Depending on what the clinical trials find, and what the youngest age the HIV vaccine ends up getting approved for, Collins-Ogle said it will also be important for doctors, and pediatricians especially, to explain to parents the reason that children are able to — and should — get vaccinated.

“If I vaccinate you as a kid, your immune response is going to be awesome. If I wait until you’re older and have a more challenged immune system, it will be less robust. This is not because I want them having sex at 13, but because I want to get to their immune system while they’re still a kid.” 

Collins-Ogle said she also hopes that a widely available HIV vaccine will also help open up a dialogue about the ways that HIV is traditionally associated with sex, gay men and men of color, failing to accurately capture the realities of the virus today. “What if you have drug addiction? What if you have a partner who was incarcerated?” 

That said, Louie Ortiz-Fonseca, the director of LGBTQ health and rights at Advocates for Youth, also noted that talking about sex still needs to be a part of the conversation as a preventive measure against HIV, including promoting eventual vaccination.

“Parents think that talking about sex has to be done in privacy or as a whisper,” he said. “That just shows young people that sex is intended to be something they are ‘not supposed to do.’ But once those conversations are happening and we can couch them in the language of health, everything changes. We can talk about sex in the context of not because something ‘wrong’ happened or will happened, but the same way we talk about mental health, dental care, even skin care,” he said.

Collins-Ogle hopes that if an HIV vaccine becomes something for adolescent patients to consider, pediatricians can lead the charge in a way they didn’t in the Gardasil rollout by having one-off conversations with their own patients and meeting each individual family and their concerns exactly where they are. 

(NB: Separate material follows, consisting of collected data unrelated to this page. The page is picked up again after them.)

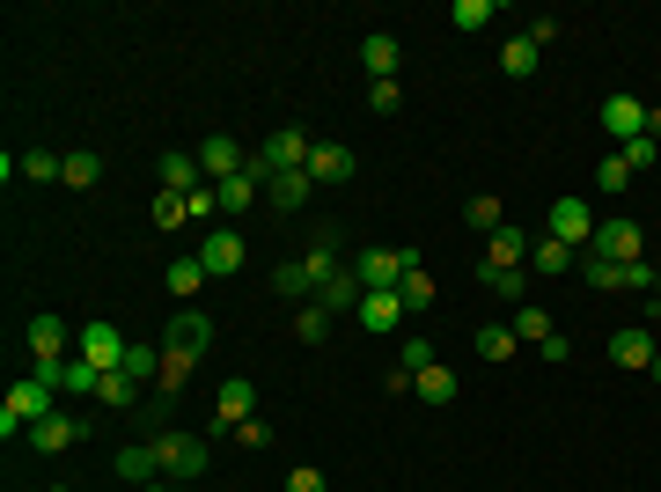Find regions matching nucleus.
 I'll use <instances>...</instances> for the list:
<instances>
[{
    "mask_svg": "<svg viewBox=\"0 0 661 492\" xmlns=\"http://www.w3.org/2000/svg\"><path fill=\"white\" fill-rule=\"evenodd\" d=\"M52 412H60V390H52L45 375H23V382L8 390V404H0V433L15 441V433H30L37 419H52Z\"/></svg>",
    "mask_w": 661,
    "mask_h": 492,
    "instance_id": "obj_1",
    "label": "nucleus"
},
{
    "mask_svg": "<svg viewBox=\"0 0 661 492\" xmlns=\"http://www.w3.org/2000/svg\"><path fill=\"white\" fill-rule=\"evenodd\" d=\"M154 456H162V478H177L184 492L207 478V463H213V449L199 441V433H154Z\"/></svg>",
    "mask_w": 661,
    "mask_h": 492,
    "instance_id": "obj_2",
    "label": "nucleus"
},
{
    "mask_svg": "<svg viewBox=\"0 0 661 492\" xmlns=\"http://www.w3.org/2000/svg\"><path fill=\"white\" fill-rule=\"evenodd\" d=\"M74 353H82V361H89V368H125V353H133V339H125L119 324H111V316H89V324H82V331H74Z\"/></svg>",
    "mask_w": 661,
    "mask_h": 492,
    "instance_id": "obj_3",
    "label": "nucleus"
},
{
    "mask_svg": "<svg viewBox=\"0 0 661 492\" xmlns=\"http://www.w3.org/2000/svg\"><path fill=\"white\" fill-rule=\"evenodd\" d=\"M272 185V169H265V154H250V169H236V177H228V185H213V206H221V214H228V228H236L242 214H250V206H258V191Z\"/></svg>",
    "mask_w": 661,
    "mask_h": 492,
    "instance_id": "obj_4",
    "label": "nucleus"
},
{
    "mask_svg": "<svg viewBox=\"0 0 661 492\" xmlns=\"http://www.w3.org/2000/svg\"><path fill=\"white\" fill-rule=\"evenodd\" d=\"M338 273V257H330V250H309V257H287V265H279V273H272V287H279V294H309V302H316V287H324V279Z\"/></svg>",
    "mask_w": 661,
    "mask_h": 492,
    "instance_id": "obj_5",
    "label": "nucleus"
},
{
    "mask_svg": "<svg viewBox=\"0 0 661 492\" xmlns=\"http://www.w3.org/2000/svg\"><path fill=\"white\" fill-rule=\"evenodd\" d=\"M420 265V250H397V243H383V250H361L353 257V273H361V294H375V287H397V279Z\"/></svg>",
    "mask_w": 661,
    "mask_h": 492,
    "instance_id": "obj_6",
    "label": "nucleus"
},
{
    "mask_svg": "<svg viewBox=\"0 0 661 492\" xmlns=\"http://www.w3.org/2000/svg\"><path fill=\"white\" fill-rule=\"evenodd\" d=\"M242 419H258V382H250V375H228V382L213 390V433H236Z\"/></svg>",
    "mask_w": 661,
    "mask_h": 492,
    "instance_id": "obj_7",
    "label": "nucleus"
},
{
    "mask_svg": "<svg viewBox=\"0 0 661 492\" xmlns=\"http://www.w3.org/2000/svg\"><path fill=\"white\" fill-rule=\"evenodd\" d=\"M544 236H559L566 250H588V243H596V214H588V199H551Z\"/></svg>",
    "mask_w": 661,
    "mask_h": 492,
    "instance_id": "obj_8",
    "label": "nucleus"
},
{
    "mask_svg": "<svg viewBox=\"0 0 661 492\" xmlns=\"http://www.w3.org/2000/svg\"><path fill=\"white\" fill-rule=\"evenodd\" d=\"M30 375H45L60 398H96V390H103V368H89L82 353H66V361H37Z\"/></svg>",
    "mask_w": 661,
    "mask_h": 492,
    "instance_id": "obj_9",
    "label": "nucleus"
},
{
    "mask_svg": "<svg viewBox=\"0 0 661 492\" xmlns=\"http://www.w3.org/2000/svg\"><path fill=\"white\" fill-rule=\"evenodd\" d=\"M639 220H625V214H610V220H596V243H588V257H610V265H632L639 257Z\"/></svg>",
    "mask_w": 661,
    "mask_h": 492,
    "instance_id": "obj_10",
    "label": "nucleus"
},
{
    "mask_svg": "<svg viewBox=\"0 0 661 492\" xmlns=\"http://www.w3.org/2000/svg\"><path fill=\"white\" fill-rule=\"evenodd\" d=\"M236 169H250L242 140H228V133H207V140H199V177H207V185H228Z\"/></svg>",
    "mask_w": 661,
    "mask_h": 492,
    "instance_id": "obj_11",
    "label": "nucleus"
},
{
    "mask_svg": "<svg viewBox=\"0 0 661 492\" xmlns=\"http://www.w3.org/2000/svg\"><path fill=\"white\" fill-rule=\"evenodd\" d=\"M404 316H412V308H404V294H397V287H375V294H361V308H353V324H361V331H375V339H390Z\"/></svg>",
    "mask_w": 661,
    "mask_h": 492,
    "instance_id": "obj_12",
    "label": "nucleus"
},
{
    "mask_svg": "<svg viewBox=\"0 0 661 492\" xmlns=\"http://www.w3.org/2000/svg\"><path fill=\"white\" fill-rule=\"evenodd\" d=\"M265 169L272 177H279V169H309V154H316V140H309V133H301V125H279V133H265Z\"/></svg>",
    "mask_w": 661,
    "mask_h": 492,
    "instance_id": "obj_13",
    "label": "nucleus"
},
{
    "mask_svg": "<svg viewBox=\"0 0 661 492\" xmlns=\"http://www.w3.org/2000/svg\"><path fill=\"white\" fill-rule=\"evenodd\" d=\"M242 257H250V250H242V236L228 228V220H221L207 243H199V265H207L213 279H236V273H242Z\"/></svg>",
    "mask_w": 661,
    "mask_h": 492,
    "instance_id": "obj_14",
    "label": "nucleus"
},
{
    "mask_svg": "<svg viewBox=\"0 0 661 492\" xmlns=\"http://www.w3.org/2000/svg\"><path fill=\"white\" fill-rule=\"evenodd\" d=\"M602 133H610L618 148H632V140L647 133V103H639V96H602Z\"/></svg>",
    "mask_w": 661,
    "mask_h": 492,
    "instance_id": "obj_15",
    "label": "nucleus"
},
{
    "mask_svg": "<svg viewBox=\"0 0 661 492\" xmlns=\"http://www.w3.org/2000/svg\"><path fill=\"white\" fill-rule=\"evenodd\" d=\"M654 331H647V324H625V331H618V339H610V361H618V368H632V375H647L654 368Z\"/></svg>",
    "mask_w": 661,
    "mask_h": 492,
    "instance_id": "obj_16",
    "label": "nucleus"
},
{
    "mask_svg": "<svg viewBox=\"0 0 661 492\" xmlns=\"http://www.w3.org/2000/svg\"><path fill=\"white\" fill-rule=\"evenodd\" d=\"M170 353H191V361H207V345H213V324L207 316H199V308H177V316H170Z\"/></svg>",
    "mask_w": 661,
    "mask_h": 492,
    "instance_id": "obj_17",
    "label": "nucleus"
},
{
    "mask_svg": "<svg viewBox=\"0 0 661 492\" xmlns=\"http://www.w3.org/2000/svg\"><path fill=\"white\" fill-rule=\"evenodd\" d=\"M82 419H74V412H52V419H37L30 433H23V441H30V449H45V456H66V449H74V441H82Z\"/></svg>",
    "mask_w": 661,
    "mask_h": 492,
    "instance_id": "obj_18",
    "label": "nucleus"
},
{
    "mask_svg": "<svg viewBox=\"0 0 661 492\" xmlns=\"http://www.w3.org/2000/svg\"><path fill=\"white\" fill-rule=\"evenodd\" d=\"M397 60H404V45H397L390 30H367V37H361V66H367V81H397Z\"/></svg>",
    "mask_w": 661,
    "mask_h": 492,
    "instance_id": "obj_19",
    "label": "nucleus"
},
{
    "mask_svg": "<svg viewBox=\"0 0 661 492\" xmlns=\"http://www.w3.org/2000/svg\"><path fill=\"white\" fill-rule=\"evenodd\" d=\"M478 279H485V294H500L508 308L529 302V265H478Z\"/></svg>",
    "mask_w": 661,
    "mask_h": 492,
    "instance_id": "obj_20",
    "label": "nucleus"
},
{
    "mask_svg": "<svg viewBox=\"0 0 661 492\" xmlns=\"http://www.w3.org/2000/svg\"><path fill=\"white\" fill-rule=\"evenodd\" d=\"M309 177H316V185H353V148L316 140V154H309Z\"/></svg>",
    "mask_w": 661,
    "mask_h": 492,
    "instance_id": "obj_21",
    "label": "nucleus"
},
{
    "mask_svg": "<svg viewBox=\"0 0 661 492\" xmlns=\"http://www.w3.org/2000/svg\"><path fill=\"white\" fill-rule=\"evenodd\" d=\"M316 302H324L330 316H353V308H361V273H353V265H338V273L316 287Z\"/></svg>",
    "mask_w": 661,
    "mask_h": 492,
    "instance_id": "obj_22",
    "label": "nucleus"
},
{
    "mask_svg": "<svg viewBox=\"0 0 661 492\" xmlns=\"http://www.w3.org/2000/svg\"><path fill=\"white\" fill-rule=\"evenodd\" d=\"M529 273H544V279L581 273V250H566L559 236H537V243H529Z\"/></svg>",
    "mask_w": 661,
    "mask_h": 492,
    "instance_id": "obj_23",
    "label": "nucleus"
},
{
    "mask_svg": "<svg viewBox=\"0 0 661 492\" xmlns=\"http://www.w3.org/2000/svg\"><path fill=\"white\" fill-rule=\"evenodd\" d=\"M66 339H74L66 316H30V353L37 361H66Z\"/></svg>",
    "mask_w": 661,
    "mask_h": 492,
    "instance_id": "obj_24",
    "label": "nucleus"
},
{
    "mask_svg": "<svg viewBox=\"0 0 661 492\" xmlns=\"http://www.w3.org/2000/svg\"><path fill=\"white\" fill-rule=\"evenodd\" d=\"M119 478H125V485H154V478H162L154 441H125V449H119Z\"/></svg>",
    "mask_w": 661,
    "mask_h": 492,
    "instance_id": "obj_25",
    "label": "nucleus"
},
{
    "mask_svg": "<svg viewBox=\"0 0 661 492\" xmlns=\"http://www.w3.org/2000/svg\"><path fill=\"white\" fill-rule=\"evenodd\" d=\"M529 243H537V236H522V228H492L478 265H529Z\"/></svg>",
    "mask_w": 661,
    "mask_h": 492,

This includes, especially in light of the COVID-19 vaccine roll-out, explaining the way that mRNA technology works and why it is the best mechanism for delivering an effective vaccine against HIV. This also might mean explaining why past attempts at developing a vaccine utilizing different technologies haven’t worked.

“Because of the way that mRNA works and produces a spike protein on your cells, when the virus comes to infect you and sees that spike body on that cell, your body makes antibodies in response,” Collins-Ogle said. She added that she also hopes people will recognize that mRNA technology is the best platform when it comes to eradicating viruses that mutate, as the mRNA platform allows for tweaking the vaccine when inevitable mutations occur (as is and will continue to be the case with COVID-19). 

And if the vaccine succeeds in clinical trials and wins FDA approval, it changes how parents and those living with HIV are now able to imagine the future. 

The development holds special meaning for Ortiz-Fonseca, who has spent years advocating and organizing on behalf of people living with HIV and AIDS. 

“As a person living with HIV, I never thought I would live long enough to see this,” Ortiz-Fonseca said. “It’s indescribable as a person with HIV to be here. I get it, and I read about it, and I understand that for years this has been in the works and I have kept tabs on the possibility of this happening and now on the dawn of it, it’s like — is this real?”

Ortiz-Fonseca is also a parent, and his 18-year-old son is likely to qualify for any such vaccine.

“This is one less trauma being passed down,” he said. “Now he gets to thrive, and have the time and space to dream and to worry about other things.”